Photo by Becky Timbers
OUR CLASSROOM FOR the day was the summit of a rocky foothill near Mt. Kilimanjaro. Our chairs were small round boulders and our desks were our own sunburned thighs.
We sat side by side, knee to knee, listening to our professor speak about conservation issues in Kenya and how modern technology and an increasing human population is negatively impacting wildlife by consuming their natural habitats.
A year and a half later, I can’t remember the specifics of the lecture or even which teacher was addressing us, but I can still see, as if it were yesterday, the stark, dry expanse of Kenyan soil as it stretched out to the horizon, united with the sloping wings of Mount Kilimanjaro.
Maasai Tribesmen and Marauding Elephants
I was a junior in college, studying abroad in Kenya through the School for Field Studies, an organization dedicated to the conservation of wildlife and the environment, and a proponent of working with locals to improve health, education, human rights and land management.
Our base camp was located just outside Amboseli National Park in the southern part of Kenya. Stepping out of our bandas in the morning, we were met with a radiant vista of Kilimanjaro topped with fresh snow. After breakfast, class was held in the open-air classroom.
After lunch we would put the classroom information to practical use by visiting the national parks or surrounding areas and finding examples of the issues we had previously discussed.
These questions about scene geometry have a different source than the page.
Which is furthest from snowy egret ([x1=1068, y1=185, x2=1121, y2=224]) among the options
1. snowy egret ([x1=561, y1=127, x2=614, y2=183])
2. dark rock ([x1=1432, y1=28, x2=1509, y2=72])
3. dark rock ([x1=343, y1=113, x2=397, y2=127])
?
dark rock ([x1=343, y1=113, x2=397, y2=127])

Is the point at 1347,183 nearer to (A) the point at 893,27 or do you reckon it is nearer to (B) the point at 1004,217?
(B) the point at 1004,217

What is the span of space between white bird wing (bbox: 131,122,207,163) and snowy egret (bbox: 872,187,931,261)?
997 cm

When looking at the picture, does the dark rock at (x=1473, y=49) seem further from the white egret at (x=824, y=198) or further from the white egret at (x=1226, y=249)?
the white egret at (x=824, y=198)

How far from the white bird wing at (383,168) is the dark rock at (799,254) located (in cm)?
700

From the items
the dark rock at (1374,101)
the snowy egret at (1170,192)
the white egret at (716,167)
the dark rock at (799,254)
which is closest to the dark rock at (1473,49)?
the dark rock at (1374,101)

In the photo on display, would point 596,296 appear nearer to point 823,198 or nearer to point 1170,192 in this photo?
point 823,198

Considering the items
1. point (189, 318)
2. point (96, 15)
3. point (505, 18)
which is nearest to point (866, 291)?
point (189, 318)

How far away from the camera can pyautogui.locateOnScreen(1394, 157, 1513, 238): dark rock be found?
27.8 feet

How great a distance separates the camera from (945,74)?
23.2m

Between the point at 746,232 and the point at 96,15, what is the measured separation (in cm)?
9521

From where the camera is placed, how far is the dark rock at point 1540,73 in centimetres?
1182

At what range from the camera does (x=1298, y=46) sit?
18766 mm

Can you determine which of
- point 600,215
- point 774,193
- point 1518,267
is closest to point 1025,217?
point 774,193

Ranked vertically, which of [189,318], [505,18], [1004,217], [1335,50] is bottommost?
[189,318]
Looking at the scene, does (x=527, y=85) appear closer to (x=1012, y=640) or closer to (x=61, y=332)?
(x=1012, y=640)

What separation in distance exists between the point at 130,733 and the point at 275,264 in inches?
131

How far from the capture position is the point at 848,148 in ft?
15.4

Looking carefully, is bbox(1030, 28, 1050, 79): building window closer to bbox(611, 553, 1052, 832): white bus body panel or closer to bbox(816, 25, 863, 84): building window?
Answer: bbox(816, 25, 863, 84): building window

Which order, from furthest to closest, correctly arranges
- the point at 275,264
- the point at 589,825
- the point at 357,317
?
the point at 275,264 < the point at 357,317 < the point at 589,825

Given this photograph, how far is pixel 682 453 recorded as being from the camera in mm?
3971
We examined the trunks and limbs of trees to assess the amount of damage done by marauding elephants, whose home ranges have been steadily decreasing due to privatization of land.
We visited the homes of countless Maasai tribesmen and asked them how the national parks have impacted their pastoral and nomadic lifestyles.
We counted the species of birds we saw in a day, the number of elephants in a herd and the number of gazelles in the park. We went on two two-week expeditions into the rugged interiors of lion country, where guards with loaded guns surrounded our circle of tents just in case a roaming pair of felines got curious and wanted a midnight snack.
To become more involved in the community, we taught English at a local school and helped pick up trash in a nearby town. The askari’s, or guards, at our base camp were all from the area and we employed local guides to help us with surveys and studies.
A First-Hand Perspective
As our society is propelled into international crises and environmental degradation, I believe it is vital for young scholars to take a year, or even a semester, to learn about the problems and dilemmas people and wildlife are facing throughout the world.
More often than not, university-taught classes do not generate the same profound effect that study abroad in a foreign country can instill. The emotion gained by ladling soup into a dented tin can for a malnourished child, or seeing a gazelle tangled up in the metal coils of a snare cannot be taught through lectures or pictures in a textbook.
The School for Field Studies Kenya Semester Program allowed me to immerse myself into the rich culture and diversity of East African heritage. Although strict and exasperating at times (they attribute their prudery to safety and liability issues), the Program was an amazing experience that I would recommend to any student wishing to throw themselves into a fascinating culture while learning about and helping to address conservation issues.
I not only met other students interested in similar ideas and concepts, but I also made lasting friendships with Kenyan natives and I gained a greater appreciation for East African culture.
New Matador member Robin Spanner felt the most immersed in a foreign culture when he was living in Kasigau in southern Kenya: “We lived on the highest point of the village on the side of a mountain!”